■ WHAT IS ASKED ■
Write out every one of the following items word for word, changing nothing.

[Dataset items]

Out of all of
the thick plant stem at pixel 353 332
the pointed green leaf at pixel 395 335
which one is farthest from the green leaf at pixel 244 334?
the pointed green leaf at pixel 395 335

■ RIGHT ANSWER ■
Out of all of
the thick plant stem at pixel 353 332
the pointed green leaf at pixel 395 335
which one is farthest from the green leaf at pixel 244 334?
the pointed green leaf at pixel 395 335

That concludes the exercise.